[start of Excerpted data]

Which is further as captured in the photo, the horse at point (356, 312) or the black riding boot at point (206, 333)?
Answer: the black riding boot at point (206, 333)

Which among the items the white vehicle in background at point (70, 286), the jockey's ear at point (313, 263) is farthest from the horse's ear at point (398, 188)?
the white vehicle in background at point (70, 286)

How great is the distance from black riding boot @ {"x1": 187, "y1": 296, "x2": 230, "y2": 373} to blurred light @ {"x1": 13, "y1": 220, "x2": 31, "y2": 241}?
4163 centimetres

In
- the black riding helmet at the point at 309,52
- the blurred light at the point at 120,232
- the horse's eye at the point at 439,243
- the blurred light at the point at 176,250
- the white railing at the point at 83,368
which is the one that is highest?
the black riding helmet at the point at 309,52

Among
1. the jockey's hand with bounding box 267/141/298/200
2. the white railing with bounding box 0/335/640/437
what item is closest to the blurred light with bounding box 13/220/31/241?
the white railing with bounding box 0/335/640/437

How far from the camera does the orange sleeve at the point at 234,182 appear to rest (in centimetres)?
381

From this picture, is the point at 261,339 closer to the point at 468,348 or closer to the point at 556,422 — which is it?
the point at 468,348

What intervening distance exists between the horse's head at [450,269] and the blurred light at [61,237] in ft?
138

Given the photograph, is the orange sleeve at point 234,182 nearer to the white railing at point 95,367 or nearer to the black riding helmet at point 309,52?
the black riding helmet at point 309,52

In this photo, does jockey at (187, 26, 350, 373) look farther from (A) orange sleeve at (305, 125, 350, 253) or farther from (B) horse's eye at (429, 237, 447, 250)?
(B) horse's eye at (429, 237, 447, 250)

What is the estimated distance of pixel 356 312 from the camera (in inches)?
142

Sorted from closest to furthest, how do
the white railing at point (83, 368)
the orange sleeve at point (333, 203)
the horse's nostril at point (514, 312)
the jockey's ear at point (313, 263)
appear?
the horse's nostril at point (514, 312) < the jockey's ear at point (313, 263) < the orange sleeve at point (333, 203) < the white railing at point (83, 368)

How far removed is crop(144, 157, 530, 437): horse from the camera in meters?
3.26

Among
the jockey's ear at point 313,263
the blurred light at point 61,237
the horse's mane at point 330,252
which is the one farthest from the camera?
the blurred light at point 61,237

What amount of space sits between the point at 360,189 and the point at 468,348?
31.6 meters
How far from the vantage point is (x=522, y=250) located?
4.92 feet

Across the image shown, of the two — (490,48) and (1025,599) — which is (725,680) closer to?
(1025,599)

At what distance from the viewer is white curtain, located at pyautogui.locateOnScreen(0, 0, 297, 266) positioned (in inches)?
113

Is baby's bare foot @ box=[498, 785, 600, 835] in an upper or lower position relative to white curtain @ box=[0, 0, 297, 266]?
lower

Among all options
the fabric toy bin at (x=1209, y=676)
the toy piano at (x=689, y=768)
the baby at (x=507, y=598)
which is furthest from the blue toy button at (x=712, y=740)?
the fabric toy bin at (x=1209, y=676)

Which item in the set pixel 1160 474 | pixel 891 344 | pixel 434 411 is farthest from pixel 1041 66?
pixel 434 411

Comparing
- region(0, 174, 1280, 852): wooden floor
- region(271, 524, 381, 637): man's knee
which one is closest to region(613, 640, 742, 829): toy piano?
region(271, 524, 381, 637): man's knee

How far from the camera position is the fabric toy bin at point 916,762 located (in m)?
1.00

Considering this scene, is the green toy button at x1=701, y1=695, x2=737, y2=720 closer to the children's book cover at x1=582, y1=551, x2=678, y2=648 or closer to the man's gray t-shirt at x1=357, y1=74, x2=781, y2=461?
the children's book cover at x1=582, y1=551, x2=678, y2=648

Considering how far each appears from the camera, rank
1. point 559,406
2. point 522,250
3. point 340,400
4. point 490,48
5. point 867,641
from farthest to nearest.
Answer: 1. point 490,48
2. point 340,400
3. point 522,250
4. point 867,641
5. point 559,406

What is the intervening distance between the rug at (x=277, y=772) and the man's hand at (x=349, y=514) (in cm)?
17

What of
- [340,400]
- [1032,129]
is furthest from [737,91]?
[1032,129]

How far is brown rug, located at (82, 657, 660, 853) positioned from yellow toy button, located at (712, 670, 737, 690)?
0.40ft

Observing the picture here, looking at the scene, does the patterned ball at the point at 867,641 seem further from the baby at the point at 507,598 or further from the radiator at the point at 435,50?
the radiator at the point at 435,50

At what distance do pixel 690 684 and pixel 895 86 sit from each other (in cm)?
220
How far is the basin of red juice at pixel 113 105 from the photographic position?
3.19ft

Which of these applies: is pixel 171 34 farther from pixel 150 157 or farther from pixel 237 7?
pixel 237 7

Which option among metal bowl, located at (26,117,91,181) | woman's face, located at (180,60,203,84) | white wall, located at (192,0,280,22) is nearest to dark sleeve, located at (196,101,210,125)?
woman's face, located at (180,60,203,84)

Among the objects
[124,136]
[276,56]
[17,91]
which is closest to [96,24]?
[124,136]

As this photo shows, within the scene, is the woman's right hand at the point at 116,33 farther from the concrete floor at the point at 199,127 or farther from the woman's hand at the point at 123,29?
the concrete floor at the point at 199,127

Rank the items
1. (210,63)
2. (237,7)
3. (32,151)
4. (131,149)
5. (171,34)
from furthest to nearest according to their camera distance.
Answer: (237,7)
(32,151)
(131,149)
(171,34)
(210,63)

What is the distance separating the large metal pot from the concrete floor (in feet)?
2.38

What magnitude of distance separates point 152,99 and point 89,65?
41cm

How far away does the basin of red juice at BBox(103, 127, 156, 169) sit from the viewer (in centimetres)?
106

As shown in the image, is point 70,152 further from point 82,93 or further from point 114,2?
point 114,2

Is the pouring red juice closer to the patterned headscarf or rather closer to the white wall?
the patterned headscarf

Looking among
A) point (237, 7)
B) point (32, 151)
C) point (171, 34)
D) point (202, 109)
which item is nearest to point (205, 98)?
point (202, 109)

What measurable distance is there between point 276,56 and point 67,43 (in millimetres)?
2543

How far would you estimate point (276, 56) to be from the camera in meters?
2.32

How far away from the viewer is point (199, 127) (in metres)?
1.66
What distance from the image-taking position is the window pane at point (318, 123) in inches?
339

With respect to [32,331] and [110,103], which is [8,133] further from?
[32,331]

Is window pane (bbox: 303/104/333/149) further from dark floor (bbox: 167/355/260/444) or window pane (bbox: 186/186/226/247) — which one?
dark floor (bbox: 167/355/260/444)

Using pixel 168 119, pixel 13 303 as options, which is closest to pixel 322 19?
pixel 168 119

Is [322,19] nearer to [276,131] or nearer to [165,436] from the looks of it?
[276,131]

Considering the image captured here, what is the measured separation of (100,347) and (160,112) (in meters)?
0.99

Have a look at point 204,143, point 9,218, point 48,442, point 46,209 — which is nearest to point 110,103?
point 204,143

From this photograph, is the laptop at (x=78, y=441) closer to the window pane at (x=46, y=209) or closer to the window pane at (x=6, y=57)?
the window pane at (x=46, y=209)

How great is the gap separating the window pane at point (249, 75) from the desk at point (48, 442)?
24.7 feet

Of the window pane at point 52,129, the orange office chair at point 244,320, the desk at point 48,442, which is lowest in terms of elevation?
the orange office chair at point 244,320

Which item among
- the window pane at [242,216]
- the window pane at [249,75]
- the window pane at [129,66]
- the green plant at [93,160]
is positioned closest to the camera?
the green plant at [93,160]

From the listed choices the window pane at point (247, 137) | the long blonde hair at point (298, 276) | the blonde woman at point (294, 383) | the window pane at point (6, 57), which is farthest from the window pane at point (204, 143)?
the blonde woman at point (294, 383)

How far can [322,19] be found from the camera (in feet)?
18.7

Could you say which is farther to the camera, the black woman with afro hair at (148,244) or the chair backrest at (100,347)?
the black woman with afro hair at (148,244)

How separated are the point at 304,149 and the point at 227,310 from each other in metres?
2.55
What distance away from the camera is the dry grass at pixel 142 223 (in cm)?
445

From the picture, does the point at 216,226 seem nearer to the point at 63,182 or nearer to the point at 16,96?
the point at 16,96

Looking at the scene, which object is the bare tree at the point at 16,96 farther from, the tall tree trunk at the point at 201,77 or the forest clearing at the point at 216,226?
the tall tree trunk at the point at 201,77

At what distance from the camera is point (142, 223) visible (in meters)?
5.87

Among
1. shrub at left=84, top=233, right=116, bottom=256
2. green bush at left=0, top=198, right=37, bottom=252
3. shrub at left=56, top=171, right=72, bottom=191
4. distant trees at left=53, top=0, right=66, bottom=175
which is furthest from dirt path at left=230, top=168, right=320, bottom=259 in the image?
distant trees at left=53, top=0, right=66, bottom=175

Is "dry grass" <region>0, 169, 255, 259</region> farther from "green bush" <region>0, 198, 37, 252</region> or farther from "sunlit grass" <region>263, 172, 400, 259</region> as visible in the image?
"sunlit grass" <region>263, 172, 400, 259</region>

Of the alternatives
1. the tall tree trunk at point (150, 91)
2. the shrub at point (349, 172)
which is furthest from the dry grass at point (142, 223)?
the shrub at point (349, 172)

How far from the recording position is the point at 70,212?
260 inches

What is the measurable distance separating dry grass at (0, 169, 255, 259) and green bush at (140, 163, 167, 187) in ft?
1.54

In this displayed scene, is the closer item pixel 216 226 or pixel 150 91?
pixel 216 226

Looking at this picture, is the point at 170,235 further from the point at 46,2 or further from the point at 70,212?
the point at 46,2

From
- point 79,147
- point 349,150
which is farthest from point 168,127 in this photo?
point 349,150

[end of Excerpted data]

Find the line containing "visible in the image?", then output it and every line after it to the end of the data, exactly.

• _Full solution_:
Is "dry grass" <region>0, 169, 255, 259</region> farther from "green bush" <region>0, 198, 37, 252</region> or farther from "sunlit grass" <region>263, 172, 400, 259</region> as visible in the image?
"sunlit grass" <region>263, 172, 400, 259</region>

Of the alternatives
1. the tall tree trunk at point (150, 91)
2. the shrub at point (349, 172)
which is furthest from the dry grass at point (142, 223)?
the shrub at point (349, 172)

How far from the recording position is the point at 70,212?
260 inches

What is the measurable distance separating dry grass at (0, 169, 255, 259) and green bush at (140, 163, 167, 187) in ft?
1.54

In this displayed scene, is the closer item pixel 216 226 or pixel 150 91?
pixel 216 226

Looking at this picture, is the point at 170,235 further from the point at 46,2 or further from the point at 70,212?
the point at 46,2

From
- point 79,147
- point 349,150
which is farthest from point 168,127 in this photo?
point 349,150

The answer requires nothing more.